M. Dollieule tout en approuvant les propositions de M. le Maire en ce qui concerne le tombeau de M. Ginouvès et le vote des médailles destinées à certaines personnes de la localité, a dit : « Messieurs, le vote des remerciements et de félicitations que vous avez bien voulu exprimer au commencement de la séance est parfaitement suffisant, et en l’état peu prospère des finances de la commune, je suis d’avis que le conseil se borne à voter des médailles en faveur des personnes qui n’occupent point de fonctions publiques, et ne font point partie de l’Administration communale ; vous éviterez ainsi une partie de la dépense qu’entrainerait la fabrication de ces médailles ; vous n’aurez surtout pas à craindre les inconvénients attachés ordinairement aux questions de cette nature, inconvénients résultant de l’oubli involontaire de quelques services rendus, sans compter ceux provenant des interprétations au moins erronées que le public n’est que trop souvent porté à faire en pareille occasion. Veuillez donc, Messieurs, pour ce qui me concerne personnellement, ne pas me comprendre dans le nombre des médailles.
D’autres membres ont ensuite pris la parole pour démontrer qu’il convenait au contraire d’étendre la mesure aux conseiller municipaux et aux fonctionnaires plus haut nommés, et après avoir agité la question pendant quelques instants, le Conseil à l’unanimité des votants (M.M. Dollieule et Audibert n’ayant point pris part au vote, M. Gaillard étant absent) a décidé ce qui suit :
Considérant que l’épidémie cholérique a relaté cette année à Solliès-Pont une intensité peut-être sans exemple en France, puisqu’en huit ou dix jours seulement la mortalité y a été bien plus grande proportionnellement que dans les autres villes où le fléau a sévi pendant plusieurs mois ;
Considérant qu’il est juste d’accorder aux médecins qui ont soignés les malades, ainsi qu’aux conseillers municipaux, fonctionnaires ou autres personnes qui on rendu des services dans ces tristes circonstances, un témoignage de la satisfaction et de la reconnaissance publique,
Dit qu’il y a lieu de faire frapper, savoir :
2° - huit médailles aussi en or, mais de moindre dimension, à M.M. Pellegrin, Lantoin, Terrin, et Géry, médecins, Gaillard et Audibert, conseillers municipaux, Pellen, juge de paix et Pey, secrétaire de mairie. etc
3° - trois médailles en argent à M.M. Troin, commissaire de police, Gensollen, étudiant en médecine et Pey Émile.
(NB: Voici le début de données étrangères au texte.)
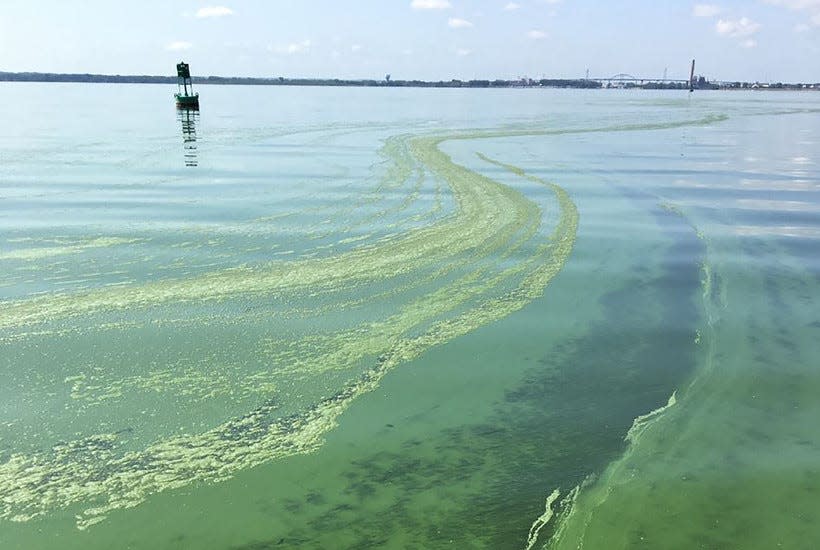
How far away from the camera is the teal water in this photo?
3.92m

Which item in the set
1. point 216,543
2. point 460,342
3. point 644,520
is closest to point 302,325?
point 460,342

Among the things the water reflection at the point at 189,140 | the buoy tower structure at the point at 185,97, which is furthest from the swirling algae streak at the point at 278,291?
the buoy tower structure at the point at 185,97

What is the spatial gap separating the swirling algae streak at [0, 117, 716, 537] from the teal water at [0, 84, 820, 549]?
3cm

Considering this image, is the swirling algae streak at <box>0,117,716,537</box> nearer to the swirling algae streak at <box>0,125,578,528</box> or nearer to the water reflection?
the swirling algae streak at <box>0,125,578,528</box>

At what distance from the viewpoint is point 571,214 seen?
1209cm

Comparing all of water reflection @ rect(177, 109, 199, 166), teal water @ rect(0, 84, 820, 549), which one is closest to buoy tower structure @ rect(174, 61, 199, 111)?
water reflection @ rect(177, 109, 199, 166)

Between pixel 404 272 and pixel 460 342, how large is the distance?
81.5 inches

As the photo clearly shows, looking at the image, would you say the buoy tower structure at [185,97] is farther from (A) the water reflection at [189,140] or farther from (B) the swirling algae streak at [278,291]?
(B) the swirling algae streak at [278,291]

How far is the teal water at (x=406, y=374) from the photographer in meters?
3.92

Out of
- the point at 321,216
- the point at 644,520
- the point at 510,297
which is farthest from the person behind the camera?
the point at 321,216

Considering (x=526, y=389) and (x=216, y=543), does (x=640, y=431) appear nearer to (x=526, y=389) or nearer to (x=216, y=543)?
(x=526, y=389)

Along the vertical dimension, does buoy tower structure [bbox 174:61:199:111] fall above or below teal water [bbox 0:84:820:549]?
above

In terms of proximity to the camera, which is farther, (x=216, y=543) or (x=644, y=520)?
(x=644, y=520)

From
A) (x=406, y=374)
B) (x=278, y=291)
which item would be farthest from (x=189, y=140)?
(x=406, y=374)
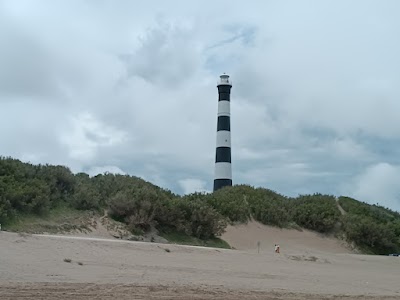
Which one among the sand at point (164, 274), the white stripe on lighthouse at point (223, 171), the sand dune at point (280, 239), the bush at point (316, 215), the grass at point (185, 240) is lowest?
the sand at point (164, 274)

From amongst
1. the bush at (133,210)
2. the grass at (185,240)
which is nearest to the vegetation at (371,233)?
the grass at (185,240)

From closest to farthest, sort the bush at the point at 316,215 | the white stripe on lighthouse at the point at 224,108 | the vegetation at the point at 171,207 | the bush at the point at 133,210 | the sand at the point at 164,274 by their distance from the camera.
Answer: the sand at the point at 164,274 < the vegetation at the point at 171,207 < the bush at the point at 133,210 < the bush at the point at 316,215 < the white stripe on lighthouse at the point at 224,108

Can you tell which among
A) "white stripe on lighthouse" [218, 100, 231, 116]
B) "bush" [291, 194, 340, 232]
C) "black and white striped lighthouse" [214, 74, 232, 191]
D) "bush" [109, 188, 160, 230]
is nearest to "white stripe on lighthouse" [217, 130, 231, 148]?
"black and white striped lighthouse" [214, 74, 232, 191]

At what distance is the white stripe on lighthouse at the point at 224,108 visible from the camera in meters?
46.9

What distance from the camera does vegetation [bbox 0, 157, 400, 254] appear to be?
25.6 meters

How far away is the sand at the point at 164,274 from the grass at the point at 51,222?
4330 mm

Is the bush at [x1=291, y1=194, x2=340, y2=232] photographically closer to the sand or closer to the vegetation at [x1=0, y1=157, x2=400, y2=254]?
the vegetation at [x1=0, y1=157, x2=400, y2=254]

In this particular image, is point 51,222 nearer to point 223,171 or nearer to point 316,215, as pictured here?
point 316,215

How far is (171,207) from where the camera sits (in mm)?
29484

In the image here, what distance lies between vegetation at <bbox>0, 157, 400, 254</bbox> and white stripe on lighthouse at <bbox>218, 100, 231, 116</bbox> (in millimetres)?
7361

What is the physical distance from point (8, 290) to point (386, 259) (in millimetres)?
22539

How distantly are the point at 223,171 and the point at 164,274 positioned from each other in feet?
93.2

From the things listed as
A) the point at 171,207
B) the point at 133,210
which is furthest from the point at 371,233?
the point at 133,210

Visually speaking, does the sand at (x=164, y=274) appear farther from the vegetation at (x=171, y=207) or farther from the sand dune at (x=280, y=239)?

Et 4° six médailles aussi en argent, mais d’un plus petit module, à M.M. Podesta, Pratz, Granet, Garcin, Constant et Simon ____
Dit aussi qu’il y a lieu d’ériger, au frais de la commune, un monument sur la tombe du regrété M. le docteur Ginouvès, conseiller municipal, administrateur de l’hospice, mort du choléra dans l’exercice de sa profession,
Vote, sauf l’approbation de M. le Préfet, la somme de onze cent francs.
M. le Maire a dit ensuite qu’il ne voudrait point lever la séance sans rendre hommage au dévouement éclairé avec lequel les religieuses de Ste Marthe, attachées à notre hospice ont soigné les cholériques confiés à leur charité, ainsi qu’au zèle et à la sollicitude dont Mr Davin, curé de notre paroisse, M.M. les vicaires Gensollen et Aurrens et M. l’abbé Gueit ont fait preuve dans l’accomplissement des devoirs de leur saint ministère pendant l’épidémie.
M. le Maire termine en disant qu’il lui paraîtrait convenable de faire une mention honorable des personnes qui à divers titres ont aussi rendu des services à leur pays.
M.M. les membres du conseil confèrent entr’eux à ce sujet, et décident que cette mention honorable est accordée en témoignage de satisfaction à M.M. Arène, membre du bureau de bienfaisance, Aiguier Charles, Ardouvin Honoré, maçon, Gaugier Hilarion et Troin, fils.